ERCOT's Load Forecast Signals a New Energy Reality for Texas — Is Your Business Ready?

ARTICLE 3 | Source: ERCOT / PUCT Filing — Project No. 58777, April 15, 2026

ERCOT's preliminary long-term load forecast, filed with Texas regulators in April 2026, projects that demand on the Texas grid could more than quadruple by 2032. The driver isn't population growth — it's large industrial and data center loads arriving faster than any previous forecast anticipated.

On April 15, 2026, the Electric Reliability Council of Texas filed its preliminary Long-Term Load Forecast with the Public Utility Commission of Texas. The numbers are unprecedented. When accounting for all large and medium loads reported by Transmission Service Providers, total demand in the ERCOT region is projected to reach 278,003 MW by 2029 and 367,790 MW by 2032. For context, ERCOT’s all-time peak demand record stands at 85,508 MW, set in August 2023.

What's Driving the Numbers

The forecast is built on two layers. The base forecast — covering economic growth, EV adoption, solar adoption, and crypto — projects demand growing modestly from roughly 98,000 MW in 2026 to approximately 111,000 MW by 2032. The dramatic increase comes from large load submissions by Transmission Service Providers, primarily data centers. Non-crypto data center demand submissions alone reach 228,420 MW by 2032 in the forecast — a figure that dwarfs every other load category. Oncor, the TSP serving the Dallas–Fort Worth region, accounts for the largest single share of large load submissions — growing from 5,018 MW in 2026 to 109,554 MW by 2032.

ERCOT's Own Caution

ERCOT has expressed concern that the preliminary figures may overstate near-term demand, noting that its summer 2026 peak outlook of 90,500–98,000 MW is significantly below the forecast's 112,000 MW estimate for the same period. The grid operator has indicated it may seek Commission approval to adjust the figures downward based on actual realization rates.

What Remains Certain

Regardless of whether the final forecast is revised, the directional signal is clear and consistent with every major market analysis: Texas is absorbing an extraordinary wave of new electrical load, the majority of it concentrated in a small number of transmission zones. The speed at which that load materializes — not whether it arrives — is the primary variable.

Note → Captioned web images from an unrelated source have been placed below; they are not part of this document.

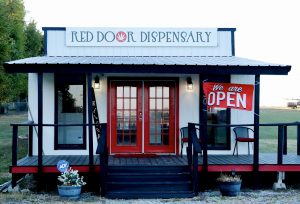 Red Door Marijuana Dispensary - Adair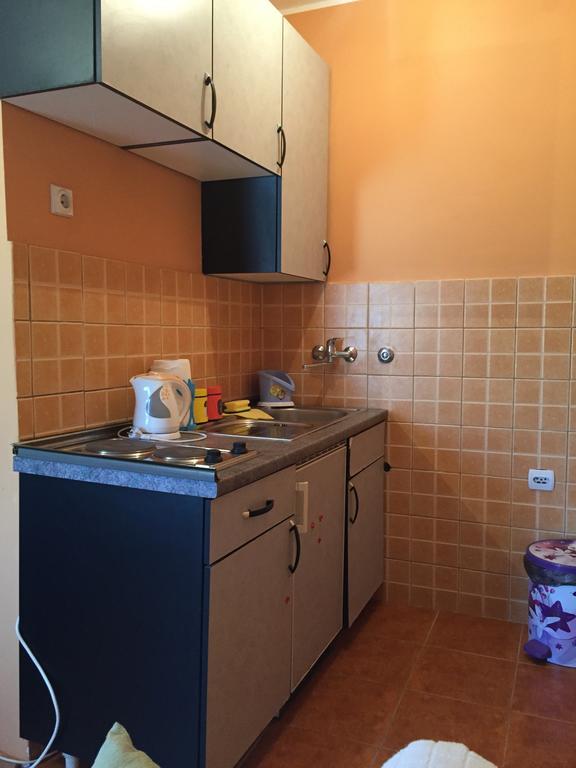 Apartment Davidovic 티바트 외부 사진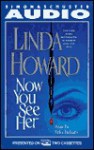 Now You See Her (Audio) - Linda Howard, Talia Balsam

The Business Case for Proactive Energy Management

For commercial and industrial energy consumers, this forecast represents both risk and opportunity. Rising grid demand will put continued upward pressure on capacity costs and wholesale prices. Businesses that have locked in strategic procurement, optimized their demand profiles, and invested in efficiency measures will be better insulated from what the grid operator itself describes as an unprecedented load environment.